During its dissection, it is necessary to extend the dissection to the muscular fascia to allow a correct axis of rotation and closure of wounds without tension; otherwise, distal tip necrosis of the flap may occur. The likelihood of total flap necrosis is rare.
The subaxillary based random pattern flap is an efficient therapeutic alternative for the reconstruction of small- to medium-sized defects of the superior-lateral quadrant of the breast. It is important to note that the base of the flap, which will be located at the superior aspect of the defect, must be at least 6–8 cm wide. The markings for this flap will be guided by using the pinch test in the subaxillary region, because it recruits redundant skin and fat at that level without causing a distortion in the adjacent breast contour. For this reason, this flap is not indicated for thin patients with quadrantectomy defects because the tissue available at the subaxillary level is equivalent to a maximum of 25% of the total breast volume.

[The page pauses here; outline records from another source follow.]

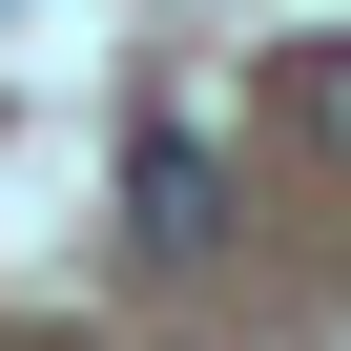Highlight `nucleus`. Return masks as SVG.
Instances as JSON below:
<instances>
[{"mask_svg":"<svg viewBox=\"0 0 351 351\" xmlns=\"http://www.w3.org/2000/svg\"><path fill=\"white\" fill-rule=\"evenodd\" d=\"M124 186H145V248H207V207H228V186H207V145H186V124H145V165H124Z\"/></svg>","mask_w":351,"mask_h":351,"instance_id":"f257e3e1","label":"nucleus"},{"mask_svg":"<svg viewBox=\"0 0 351 351\" xmlns=\"http://www.w3.org/2000/svg\"><path fill=\"white\" fill-rule=\"evenodd\" d=\"M310 124H330V165H351V42H310Z\"/></svg>","mask_w":351,"mask_h":351,"instance_id":"f03ea898","label":"nucleus"}]
</instances>
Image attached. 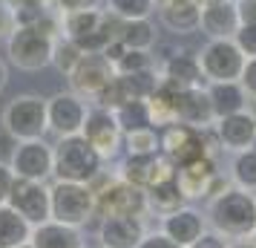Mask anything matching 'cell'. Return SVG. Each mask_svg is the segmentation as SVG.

If there is no need for cutaneous contribution, the flap can be de-epithelialized and buried to only fill volume in the lateral mammary quadrants, as described by Chatuverdi in 2004. Similar to other random pattern flaps, the same incisions used for lymph node surgery or lumpectomy will correspond to the lateral margins of the flap; thus, cooperation between the oncoplastic surgeon and the plastic surgeon is highly recommended at the time of operation to delineate the incisions appropriately and to facilitate the technical aspects corresponding to the tumor excision, lymph node resection, and oncoplastic reconstruction.

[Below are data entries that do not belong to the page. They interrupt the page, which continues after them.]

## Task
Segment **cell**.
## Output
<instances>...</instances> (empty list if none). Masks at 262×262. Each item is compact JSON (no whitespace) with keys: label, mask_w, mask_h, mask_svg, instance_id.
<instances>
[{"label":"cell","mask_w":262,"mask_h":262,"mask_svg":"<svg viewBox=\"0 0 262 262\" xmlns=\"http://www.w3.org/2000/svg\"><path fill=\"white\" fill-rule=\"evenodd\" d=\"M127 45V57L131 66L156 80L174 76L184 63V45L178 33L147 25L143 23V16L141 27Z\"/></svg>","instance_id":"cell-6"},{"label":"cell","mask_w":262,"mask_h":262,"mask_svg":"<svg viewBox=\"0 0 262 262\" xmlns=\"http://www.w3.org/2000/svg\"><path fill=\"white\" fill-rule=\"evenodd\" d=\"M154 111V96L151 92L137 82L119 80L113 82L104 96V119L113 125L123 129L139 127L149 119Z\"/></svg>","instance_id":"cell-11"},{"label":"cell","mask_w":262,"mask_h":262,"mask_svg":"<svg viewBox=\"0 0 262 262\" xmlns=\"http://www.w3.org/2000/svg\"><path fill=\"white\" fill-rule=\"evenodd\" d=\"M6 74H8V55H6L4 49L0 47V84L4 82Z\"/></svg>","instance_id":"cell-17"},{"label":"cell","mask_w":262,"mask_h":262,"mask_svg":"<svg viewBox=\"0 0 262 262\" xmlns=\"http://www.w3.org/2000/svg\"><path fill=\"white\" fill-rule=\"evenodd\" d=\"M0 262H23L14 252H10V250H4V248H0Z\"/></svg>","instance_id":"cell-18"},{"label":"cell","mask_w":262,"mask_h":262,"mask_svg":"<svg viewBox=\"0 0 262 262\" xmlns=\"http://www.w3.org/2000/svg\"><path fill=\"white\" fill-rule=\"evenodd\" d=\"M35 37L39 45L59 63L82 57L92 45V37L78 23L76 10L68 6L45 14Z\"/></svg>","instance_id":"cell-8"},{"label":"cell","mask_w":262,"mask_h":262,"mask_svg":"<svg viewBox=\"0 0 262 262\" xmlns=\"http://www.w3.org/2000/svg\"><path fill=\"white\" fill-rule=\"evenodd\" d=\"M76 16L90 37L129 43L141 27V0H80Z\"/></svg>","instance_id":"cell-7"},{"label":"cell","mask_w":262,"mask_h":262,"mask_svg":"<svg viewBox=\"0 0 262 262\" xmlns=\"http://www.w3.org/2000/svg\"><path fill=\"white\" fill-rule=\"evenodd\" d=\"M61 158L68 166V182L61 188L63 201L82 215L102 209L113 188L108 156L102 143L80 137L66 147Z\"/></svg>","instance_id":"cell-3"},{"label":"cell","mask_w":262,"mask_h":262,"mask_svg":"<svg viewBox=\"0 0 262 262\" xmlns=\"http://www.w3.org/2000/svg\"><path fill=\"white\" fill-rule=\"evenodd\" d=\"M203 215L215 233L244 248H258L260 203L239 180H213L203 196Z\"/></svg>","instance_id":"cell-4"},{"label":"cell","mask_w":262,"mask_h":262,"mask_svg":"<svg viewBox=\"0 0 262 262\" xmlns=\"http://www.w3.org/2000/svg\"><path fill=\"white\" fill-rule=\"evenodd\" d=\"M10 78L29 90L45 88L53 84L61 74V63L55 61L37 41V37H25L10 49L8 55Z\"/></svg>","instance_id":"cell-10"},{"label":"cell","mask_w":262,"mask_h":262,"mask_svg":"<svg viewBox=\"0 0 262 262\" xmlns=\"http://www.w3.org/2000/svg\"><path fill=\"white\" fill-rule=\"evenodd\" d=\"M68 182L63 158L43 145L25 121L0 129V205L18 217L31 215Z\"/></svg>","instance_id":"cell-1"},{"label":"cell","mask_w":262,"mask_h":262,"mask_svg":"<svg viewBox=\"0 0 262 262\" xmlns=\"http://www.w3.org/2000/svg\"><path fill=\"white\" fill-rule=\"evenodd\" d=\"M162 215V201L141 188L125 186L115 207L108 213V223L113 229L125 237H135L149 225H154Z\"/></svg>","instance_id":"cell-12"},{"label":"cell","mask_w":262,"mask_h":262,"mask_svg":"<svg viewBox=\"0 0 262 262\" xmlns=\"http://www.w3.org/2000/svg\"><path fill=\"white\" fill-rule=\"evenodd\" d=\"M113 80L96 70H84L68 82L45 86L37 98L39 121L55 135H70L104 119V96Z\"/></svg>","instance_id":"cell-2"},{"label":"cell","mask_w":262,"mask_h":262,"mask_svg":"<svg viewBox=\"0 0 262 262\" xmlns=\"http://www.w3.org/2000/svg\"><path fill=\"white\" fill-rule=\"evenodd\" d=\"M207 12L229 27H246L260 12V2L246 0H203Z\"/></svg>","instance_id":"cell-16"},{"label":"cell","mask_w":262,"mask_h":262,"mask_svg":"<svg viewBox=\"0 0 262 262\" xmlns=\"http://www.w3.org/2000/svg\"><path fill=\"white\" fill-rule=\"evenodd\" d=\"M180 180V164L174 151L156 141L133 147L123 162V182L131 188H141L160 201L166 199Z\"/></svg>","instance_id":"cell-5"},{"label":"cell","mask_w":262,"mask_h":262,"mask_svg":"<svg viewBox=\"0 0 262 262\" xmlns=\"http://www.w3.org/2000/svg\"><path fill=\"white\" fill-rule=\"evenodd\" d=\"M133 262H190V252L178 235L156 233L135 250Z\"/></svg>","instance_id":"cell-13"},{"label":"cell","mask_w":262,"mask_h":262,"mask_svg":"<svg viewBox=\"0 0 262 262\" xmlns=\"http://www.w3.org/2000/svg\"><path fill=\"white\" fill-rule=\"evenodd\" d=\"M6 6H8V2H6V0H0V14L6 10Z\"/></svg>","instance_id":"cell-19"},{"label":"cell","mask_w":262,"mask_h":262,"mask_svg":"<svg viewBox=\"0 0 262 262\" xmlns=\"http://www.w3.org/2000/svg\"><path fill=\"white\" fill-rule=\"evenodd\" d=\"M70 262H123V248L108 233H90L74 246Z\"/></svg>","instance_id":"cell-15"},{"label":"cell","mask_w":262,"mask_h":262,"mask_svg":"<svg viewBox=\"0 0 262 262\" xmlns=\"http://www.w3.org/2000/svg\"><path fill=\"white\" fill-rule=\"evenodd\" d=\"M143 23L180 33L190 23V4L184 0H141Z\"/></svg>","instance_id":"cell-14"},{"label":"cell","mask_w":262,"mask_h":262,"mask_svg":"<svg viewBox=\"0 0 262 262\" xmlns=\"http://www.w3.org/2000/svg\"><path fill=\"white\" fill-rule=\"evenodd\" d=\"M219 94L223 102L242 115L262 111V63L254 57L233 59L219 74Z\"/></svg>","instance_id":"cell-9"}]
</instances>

The harvesting of the flap does not require positioning the patient in lateral decubitus, but it will be necessary to keep the arm abducted at 90 degrees to easily reach the muscular fascia and allow for the correct rotation of the flap. Once the flap has been harvested, the arm must be closed beforehand to avoid tension on the incisions and ensure a correct remodeling of the breast contour.
This fasciocutaneous flap with random vascularization pattern could be considered as a specular image of the subaxillary flap but inferiorly based. Therefore, it will be indicated for small- to medium-sized defects at the level of inferior-lateral breast quadrants. Initially described by Hölstrom in the mid-1980s, the design resembles an “ax” or “wedge” shape, with an approximately 7-cm wide base, located in the lateral continuation of the inframammary fold. Posteriorly, the axis of the flap will be traced toward the lateral thoracic region, where the dermal-fat excess at that level will be included in the design, being that this was previously checked by pinch test ( Figs. 10.4 and 10.5 ). In general, the dimensions of the flap do not exceed 7–9 cm of basis and 15–18 cm of length. Despite being a random flap, its main vascularization is derived from intercostal branches; therefore, during the dissection of this flap, two fundamental aspects to ensure its viability must be accounted for:
Avoid performing undermining in the lateral region of the inframammary fold during oncologic resection.
Include the fascia of the m. serratus anterior in the flap.
The donor site can be closed in a direct fashion with a horizontal scar that will be concealed below the brassiere. In case the contributed volume is insufficient, combined techniques with tissue expander or implant placement have been described, although its use is not widespread. Used for years for delayed breast reconstruction, the use of this flap in the immediate reconstruction of defects secondary to BCT was recommended without resulting in a higher rate of flap or donor site complications. When complications did occur, they occurred during the first days of hospitalization and did not delay the start of adjuvant therapy. Recently, due to the standardization of microsurgical techniques and better knowledge of the perforators present on the lateral thoracic region, the TDAP or lateral intercostal artery perforator (LICAP) perforator flaps have been imposed as a more effective and safe alternative to the lateral thoracodorsal flap.